Ceci nous amène à une petite réfléxion sur le sens de la mort. Lorsqu’un être cher s’en va de ce monde, c’est certes la fin d’une vie mais les pensées, les souvenirs, les moments passés ensemble ne s’effacent point. Finalement, « la mort n’est rien » comme l’écrit si bien Henri Scott Holland et il n’y a qu’à lire ces mots réconfortants pour comprendre que tu es avec nous.

La mort n’est rien

La mort n’est rien
Je suis simplement passé dans la pièce à côté.
Je suis moi.
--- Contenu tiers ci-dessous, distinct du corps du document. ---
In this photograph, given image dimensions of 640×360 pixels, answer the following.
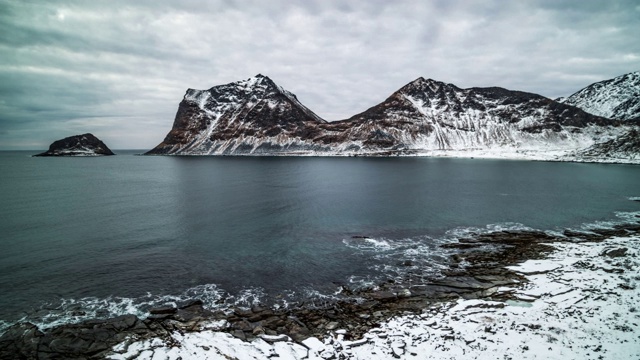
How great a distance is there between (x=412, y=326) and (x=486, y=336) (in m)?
3.75

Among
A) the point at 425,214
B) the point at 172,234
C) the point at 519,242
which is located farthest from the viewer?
the point at 425,214

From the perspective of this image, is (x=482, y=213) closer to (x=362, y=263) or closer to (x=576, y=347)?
(x=362, y=263)

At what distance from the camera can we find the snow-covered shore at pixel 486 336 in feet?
Answer: 49.9

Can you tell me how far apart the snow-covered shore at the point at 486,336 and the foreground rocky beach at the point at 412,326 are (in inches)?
2.1

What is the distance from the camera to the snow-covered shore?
1520 centimetres

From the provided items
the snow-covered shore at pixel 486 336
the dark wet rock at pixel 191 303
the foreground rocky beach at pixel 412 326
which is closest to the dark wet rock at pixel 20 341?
the foreground rocky beach at pixel 412 326

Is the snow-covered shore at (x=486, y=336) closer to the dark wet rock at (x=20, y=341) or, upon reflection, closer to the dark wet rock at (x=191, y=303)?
the dark wet rock at (x=191, y=303)

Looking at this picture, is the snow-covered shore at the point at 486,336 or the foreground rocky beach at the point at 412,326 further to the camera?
the foreground rocky beach at the point at 412,326

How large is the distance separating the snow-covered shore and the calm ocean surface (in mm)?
5487

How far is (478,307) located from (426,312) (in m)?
3.30

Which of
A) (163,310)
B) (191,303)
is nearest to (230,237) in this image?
(191,303)

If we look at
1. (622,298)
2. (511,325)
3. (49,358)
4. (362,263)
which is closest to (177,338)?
(49,358)

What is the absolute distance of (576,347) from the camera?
1510 cm

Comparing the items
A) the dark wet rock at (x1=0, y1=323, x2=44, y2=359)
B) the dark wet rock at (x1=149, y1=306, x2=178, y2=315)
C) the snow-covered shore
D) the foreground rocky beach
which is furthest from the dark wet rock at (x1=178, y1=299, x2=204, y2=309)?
the dark wet rock at (x1=0, y1=323, x2=44, y2=359)
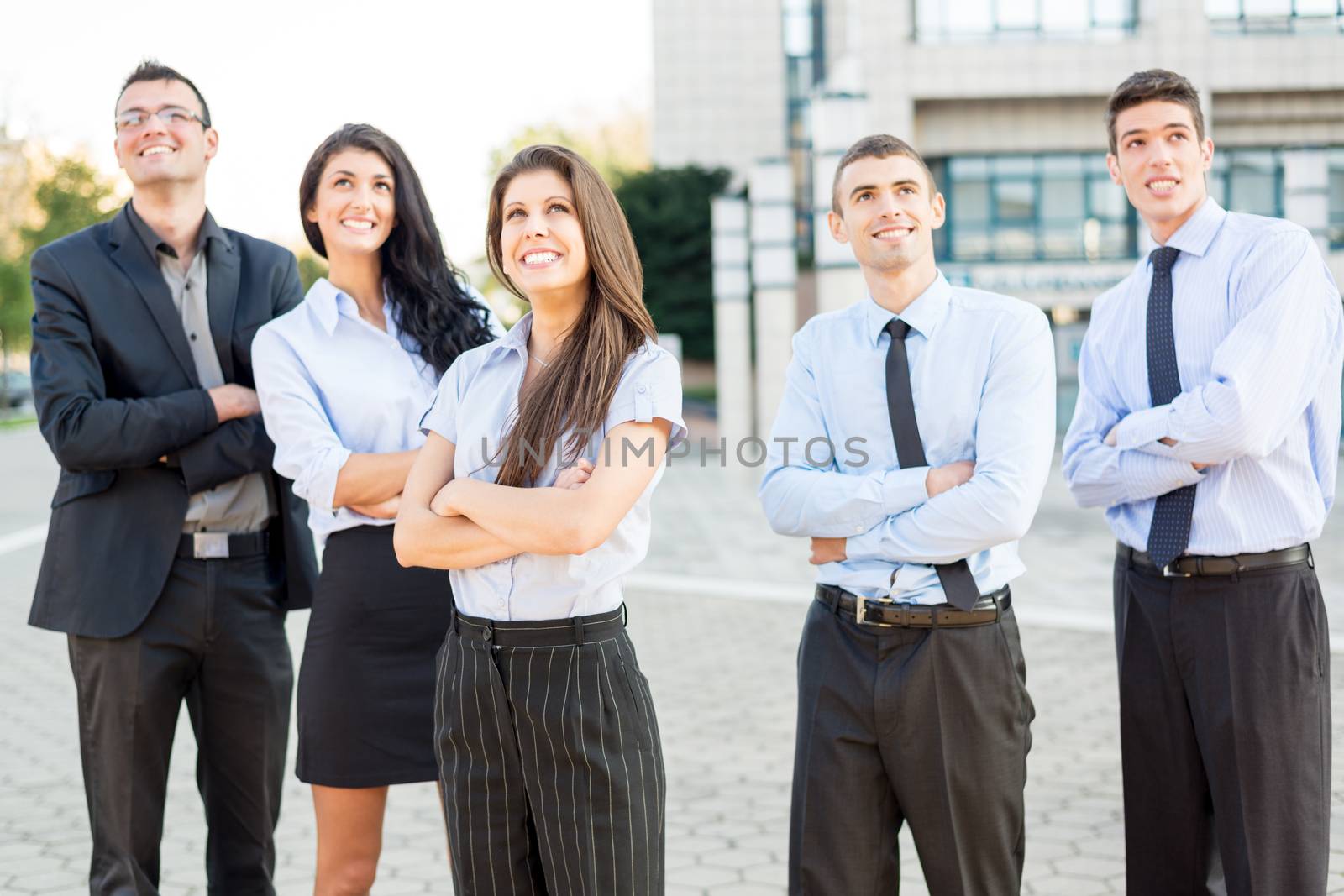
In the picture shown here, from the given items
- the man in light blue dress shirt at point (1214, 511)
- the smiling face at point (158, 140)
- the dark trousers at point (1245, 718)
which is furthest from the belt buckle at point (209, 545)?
the dark trousers at point (1245, 718)

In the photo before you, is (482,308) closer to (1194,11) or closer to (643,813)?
(643,813)

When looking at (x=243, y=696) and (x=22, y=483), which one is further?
(x=22, y=483)

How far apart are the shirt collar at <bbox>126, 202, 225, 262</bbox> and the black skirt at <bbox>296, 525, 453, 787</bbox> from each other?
1.10 meters

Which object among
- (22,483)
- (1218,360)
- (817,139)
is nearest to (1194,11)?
(817,139)

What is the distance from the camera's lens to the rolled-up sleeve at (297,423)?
3369 mm

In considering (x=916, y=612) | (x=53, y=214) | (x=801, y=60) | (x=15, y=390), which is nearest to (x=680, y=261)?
(x=801, y=60)

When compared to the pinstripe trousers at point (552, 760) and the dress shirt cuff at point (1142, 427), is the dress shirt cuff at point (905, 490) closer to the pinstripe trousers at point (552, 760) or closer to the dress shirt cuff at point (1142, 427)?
the dress shirt cuff at point (1142, 427)

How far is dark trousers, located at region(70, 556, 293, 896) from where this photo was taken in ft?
12.1

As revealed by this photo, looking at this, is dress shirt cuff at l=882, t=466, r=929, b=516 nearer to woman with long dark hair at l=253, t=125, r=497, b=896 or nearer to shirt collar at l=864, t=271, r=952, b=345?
shirt collar at l=864, t=271, r=952, b=345

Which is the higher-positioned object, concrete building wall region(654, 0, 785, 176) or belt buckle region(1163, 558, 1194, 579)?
concrete building wall region(654, 0, 785, 176)

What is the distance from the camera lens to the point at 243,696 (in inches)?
150

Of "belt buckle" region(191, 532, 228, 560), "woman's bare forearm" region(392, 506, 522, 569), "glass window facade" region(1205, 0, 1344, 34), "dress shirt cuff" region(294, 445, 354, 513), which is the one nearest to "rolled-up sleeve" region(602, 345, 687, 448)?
"woman's bare forearm" region(392, 506, 522, 569)

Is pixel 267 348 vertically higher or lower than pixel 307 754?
higher

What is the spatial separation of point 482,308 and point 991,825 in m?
2.07
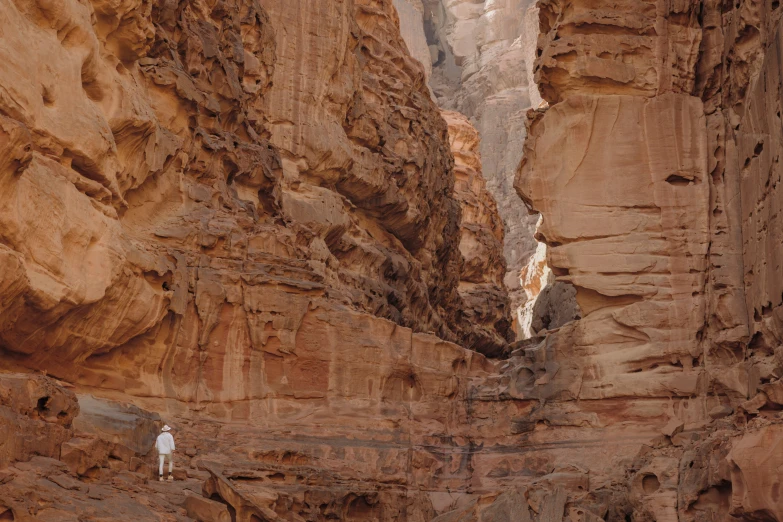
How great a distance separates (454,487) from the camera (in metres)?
31.4

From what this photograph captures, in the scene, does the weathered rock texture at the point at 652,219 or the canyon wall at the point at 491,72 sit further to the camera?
the canyon wall at the point at 491,72

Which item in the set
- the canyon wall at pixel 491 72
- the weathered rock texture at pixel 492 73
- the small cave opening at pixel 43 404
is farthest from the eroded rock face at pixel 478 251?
the small cave opening at pixel 43 404

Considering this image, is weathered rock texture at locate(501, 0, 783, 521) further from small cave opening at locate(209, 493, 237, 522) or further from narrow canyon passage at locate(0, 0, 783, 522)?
small cave opening at locate(209, 493, 237, 522)

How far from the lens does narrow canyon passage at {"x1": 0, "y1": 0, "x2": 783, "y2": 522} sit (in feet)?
72.1

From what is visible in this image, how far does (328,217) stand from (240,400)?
527 inches

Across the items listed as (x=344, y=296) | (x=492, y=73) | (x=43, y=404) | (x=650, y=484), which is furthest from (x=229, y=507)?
(x=492, y=73)

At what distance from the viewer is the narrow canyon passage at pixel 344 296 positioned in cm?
2198

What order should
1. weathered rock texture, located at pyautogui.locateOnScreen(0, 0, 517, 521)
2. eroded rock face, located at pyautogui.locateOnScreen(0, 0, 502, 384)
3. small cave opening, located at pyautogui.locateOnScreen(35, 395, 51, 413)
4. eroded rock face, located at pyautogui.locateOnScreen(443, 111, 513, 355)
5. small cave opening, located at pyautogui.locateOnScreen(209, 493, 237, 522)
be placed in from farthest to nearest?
eroded rock face, located at pyautogui.locateOnScreen(443, 111, 513, 355), eroded rock face, located at pyautogui.locateOnScreen(0, 0, 502, 384), small cave opening, located at pyautogui.locateOnScreen(209, 493, 237, 522), weathered rock texture, located at pyautogui.locateOnScreen(0, 0, 517, 521), small cave opening, located at pyautogui.locateOnScreen(35, 395, 51, 413)

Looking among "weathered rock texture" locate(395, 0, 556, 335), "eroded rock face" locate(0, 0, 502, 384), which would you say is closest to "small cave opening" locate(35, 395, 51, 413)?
"eroded rock face" locate(0, 0, 502, 384)

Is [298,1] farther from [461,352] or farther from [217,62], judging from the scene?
[461,352]

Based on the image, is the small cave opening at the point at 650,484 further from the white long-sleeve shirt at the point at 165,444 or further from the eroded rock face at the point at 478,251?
the eroded rock face at the point at 478,251

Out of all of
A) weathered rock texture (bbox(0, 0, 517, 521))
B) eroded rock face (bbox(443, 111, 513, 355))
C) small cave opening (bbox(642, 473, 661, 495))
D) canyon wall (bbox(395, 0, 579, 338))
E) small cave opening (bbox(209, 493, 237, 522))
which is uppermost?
canyon wall (bbox(395, 0, 579, 338))

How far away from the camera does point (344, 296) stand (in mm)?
33750

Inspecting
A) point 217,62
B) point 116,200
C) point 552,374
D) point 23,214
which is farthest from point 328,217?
point 23,214
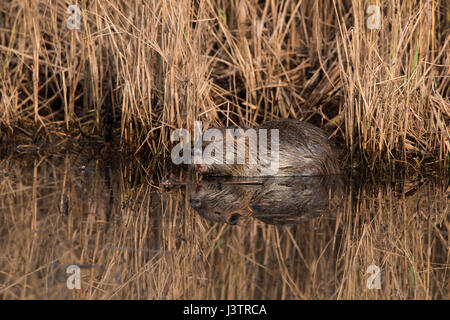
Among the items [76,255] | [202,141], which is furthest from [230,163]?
[76,255]

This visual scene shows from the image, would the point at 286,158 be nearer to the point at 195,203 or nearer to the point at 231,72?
the point at 195,203

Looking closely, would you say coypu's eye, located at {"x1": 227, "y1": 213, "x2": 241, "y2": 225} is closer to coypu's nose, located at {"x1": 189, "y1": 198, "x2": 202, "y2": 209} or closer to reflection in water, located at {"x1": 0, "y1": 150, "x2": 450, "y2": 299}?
reflection in water, located at {"x1": 0, "y1": 150, "x2": 450, "y2": 299}

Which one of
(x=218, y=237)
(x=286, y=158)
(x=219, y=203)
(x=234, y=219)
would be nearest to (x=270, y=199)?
(x=219, y=203)

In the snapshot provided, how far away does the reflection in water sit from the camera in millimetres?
3234

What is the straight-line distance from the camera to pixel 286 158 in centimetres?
521

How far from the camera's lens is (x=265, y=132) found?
207 inches

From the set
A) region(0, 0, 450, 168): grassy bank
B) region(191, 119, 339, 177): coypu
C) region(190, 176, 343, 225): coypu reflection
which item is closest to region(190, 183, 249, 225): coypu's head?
region(190, 176, 343, 225): coypu reflection

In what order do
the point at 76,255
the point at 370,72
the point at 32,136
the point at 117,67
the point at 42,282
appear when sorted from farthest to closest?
the point at 32,136 < the point at 117,67 < the point at 370,72 < the point at 76,255 < the point at 42,282

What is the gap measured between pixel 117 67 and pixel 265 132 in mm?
1418

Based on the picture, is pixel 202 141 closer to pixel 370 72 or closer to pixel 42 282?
pixel 370 72

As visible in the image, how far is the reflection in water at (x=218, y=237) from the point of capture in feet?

Tu es toi.
Ce que nous étions l’un pour l’autre, nous le sommes toujours.
Donne-moi le nom que tu m’as toujours donné.
Parle-moi comme tu l’as toujours fait.
N’emploie pas de ton différent.

Ne prends pas un air solennel ou triste.
Continue à rire de ces petites choses qui nous amusaient tant.
Vis. Souris. Pense à moi. Prie pour moi.
Que mon nom soit toujours prononcé à la maison comme
il l’a toujours été.
Sans emphase d’aucune sorte et sans trace d’ombre.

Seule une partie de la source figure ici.